Multiarch images #432

BowlesCR · 2025-10-10T21:33:50Z

As discussed briefly in #216

The high-level logic here is to build each postgres/postgis/variant tuple natively (for speed) on both AMD64 and ARM64 separately, then push those images to Dockerhub by digest (ie, untagged). Do some magic with manifests/indexes to reference those digest and push them up to Dockerhub with the human-readable tags.

When someone pulls the image, dockerd will follow the index/manifest chain to resolve the correct image for the runtime's architecture.

If this is merged, it probably obviates #256, #405, #406 (nonexhaustive)

ImreSamu · 2025-10-15T06:52:07Z

Hi @BowlesCR ,

Thank you for this PR.
(I am one of the maintainers, replying on my own behalf for now.)

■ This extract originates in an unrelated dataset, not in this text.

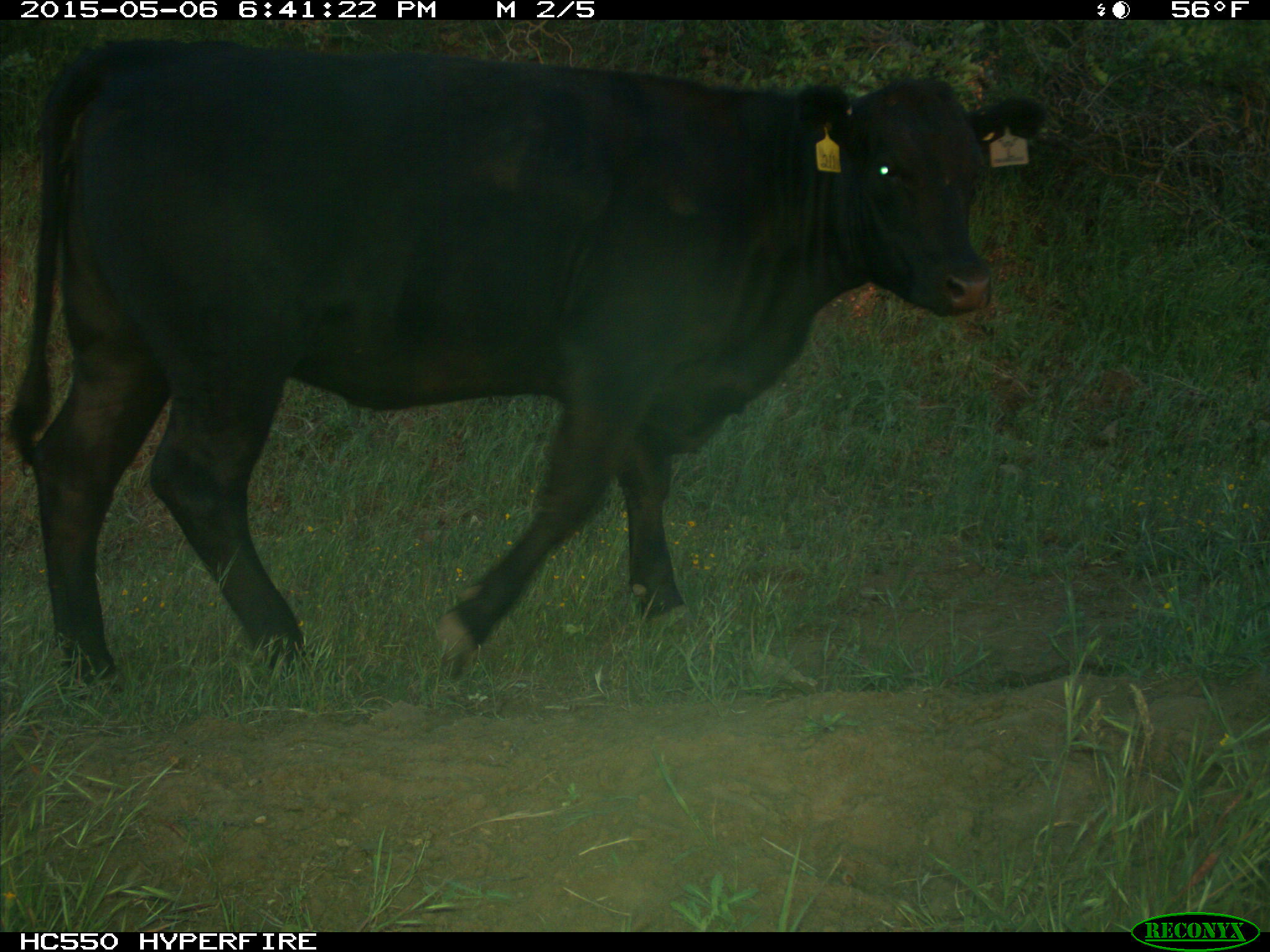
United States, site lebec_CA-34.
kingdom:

TL;DR : This is a substantial change. I have been reviewing it for a few days, and my current view is that, while a few items need adjustment, the proposal looks practical and on a good path.

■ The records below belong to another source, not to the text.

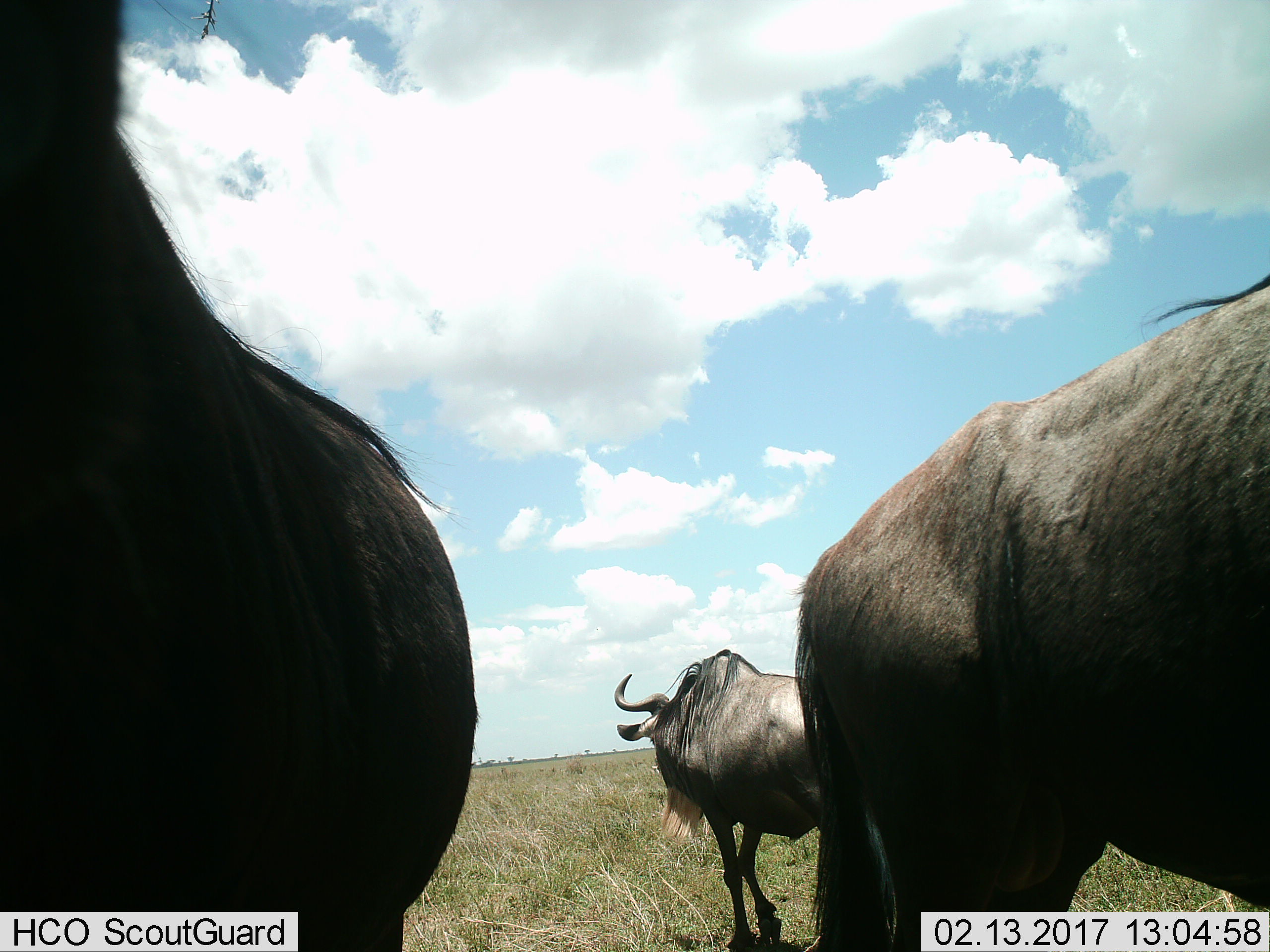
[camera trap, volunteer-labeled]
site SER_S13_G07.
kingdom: Animalia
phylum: Chordata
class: Mammalia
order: Artiodactyla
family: Bovidae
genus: Connochaetes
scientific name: Connochaetes taurinus taurinus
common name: blue wildebeest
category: wildebeestblue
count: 3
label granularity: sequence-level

Proposal: run as a parallel test workflow first

To minimize any risk to the published images, could we run this as a separate test workflow first?

Please:

Use .github/workflows/test.yml and keep .github/workflows/main.yml unchanged.
Use a test Docker Hub repository for images:
DOCKERHUB_REPO: postgis/postgis -> DOCKERHUB_REPO: postgis/docker-postgis-test.

Optional:

Add env LATEST_VERSION=17-3.5 to define which build is tagged as latest, and implement the related tagging.
Implement <DOCKERHUB_REPO> description refresh from README.md.
Implement a CI check to ensure the official test output contains: ( 'postgis-basics' [6/6]...passed )
Adjust the schedule to avoid overlap and to test daily:
- - cron: '15 5 * * 1' -> - cron: '15 13 * * *'.
For quicker feedback, you may temporarily simplify the matrix
- comment out the *-master and pg13-pg16 entries .
If possible, please re-run and share a test run (for example, from your fork) so we can review the workflow logs and inspect the built images. ( DOCKERHUB_REPO: bowlescr/docker-postgis-test ? )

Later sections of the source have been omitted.